There are some software products for service and management automation that can be used to solve such a task. Also an in-house solution can be considered for deployment. It should meet the following statements.
1.	We assume that network redundancy issues and DC fault tolerance issues are solved. Our solution requires a distributed redundant fault-tolerant system with fast enough network interconnects to be built.
2.	We assume that the servers belonging to our cluster are already assembled and set up; OS and system software are already set up properly as well as SSH public key authentication for all servers we need.
3.	All web-servers are served by load balancers based on nginX or similar software to provide both redundancy and load balancing; the load balancers’ redundancy is provided by using CARP technique. Also hardware load balancers such as Cisco SLB devices can be used with VRRP set up for redundancy.
4.	Application update server should implement the following algorithm
4.1.	Our script commands balancer(s) to exclude a web-server node from the balancing scheme.

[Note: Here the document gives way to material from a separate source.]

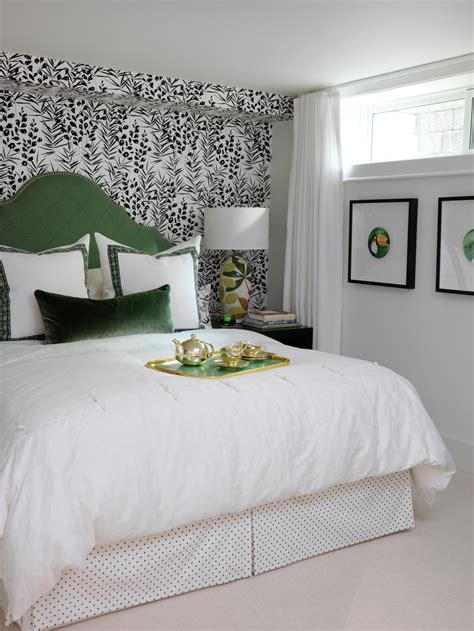 Bedroom Ideas With Headboard by Headboard Ideas From Hgtv Designers Bedrooms Bedroom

4.2.	We update the application from our SVN-repository or similar with svn up (or similar) or similar by connecting to the node being updated and running appropriate scripts; then we re-generate node-specific configurations using some template engine.
We can update the application the same way but with files created through some standard package manager so that package contained pre/post install scripts would provide transition of local configuration to new version, in this case, creating and maintaining packages should be a developers task
4.3.	Apache service is restarted.
4.4.	Our script commands load balancers to include a web-server node into the balancing scheme again.
5.	It’s desirable that the servers would not be updated all at the same time (flash-cut way), the «one, some, many» strategy is recommended. When we install an update that has no full backward compatibility (for example some significant changes in the database structure are necessary) we should temporary split our system into two independent parts and update one part first and then update and join the second part under the system administrators’ control. Both parts of the system should be capable of serving all the workload. Complex application updates should be developed in a way supporting multiple versions of database schema in the application code.
6.	In order to provide a MySQL redundancy a master-slave replication can be used with a virtual master IP and switching to slave in case of failure.
7.	We should deploy and set up a system for monitoring all the hardware, OS, services, network channels etc. to monitor the availability and performance of all the parts of our systems by using Zabbix or similar software.
8.	We should develop and put into operation a complete set of regulations for incident escalation and engineers notification in case of any failure as well as automated scripts and manual intervention sequences for all the typical failures for predictable availability and redundancy state recovery of any part of the system.